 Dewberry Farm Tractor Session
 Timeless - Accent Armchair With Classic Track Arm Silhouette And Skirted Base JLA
★ ★ ★ ★ ★ ★ ★
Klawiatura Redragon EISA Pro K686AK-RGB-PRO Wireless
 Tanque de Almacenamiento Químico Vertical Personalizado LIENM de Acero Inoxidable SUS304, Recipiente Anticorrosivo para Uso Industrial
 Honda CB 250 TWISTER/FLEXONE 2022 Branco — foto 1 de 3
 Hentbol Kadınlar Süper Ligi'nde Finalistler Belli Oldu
★ ★ ★ ★ ★ ★ ★
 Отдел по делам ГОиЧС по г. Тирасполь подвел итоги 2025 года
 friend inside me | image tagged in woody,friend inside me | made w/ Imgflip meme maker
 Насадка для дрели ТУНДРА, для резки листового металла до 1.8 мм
★ ★ ★ ★ ★ ★ ★
Repeat the entries above verbatim, but only from the line that has "Tanque de Almacenamiento" down to the line that has "Hentbol Kadınlar Süper", inclusive.

§ Response to the task
 Tanque de Almacenamiento Químico Vertical Personalizado LIENM de Acero Inoxidable SUS304, Recipiente Anticorrosivo para Uso Industrial
 Honda CB 250 TWISTER/FLEXONE 2022 Branco — foto 1 de 3
 Hentbol Kadınlar Süper Ligi'nde Finalistler Belli Oldu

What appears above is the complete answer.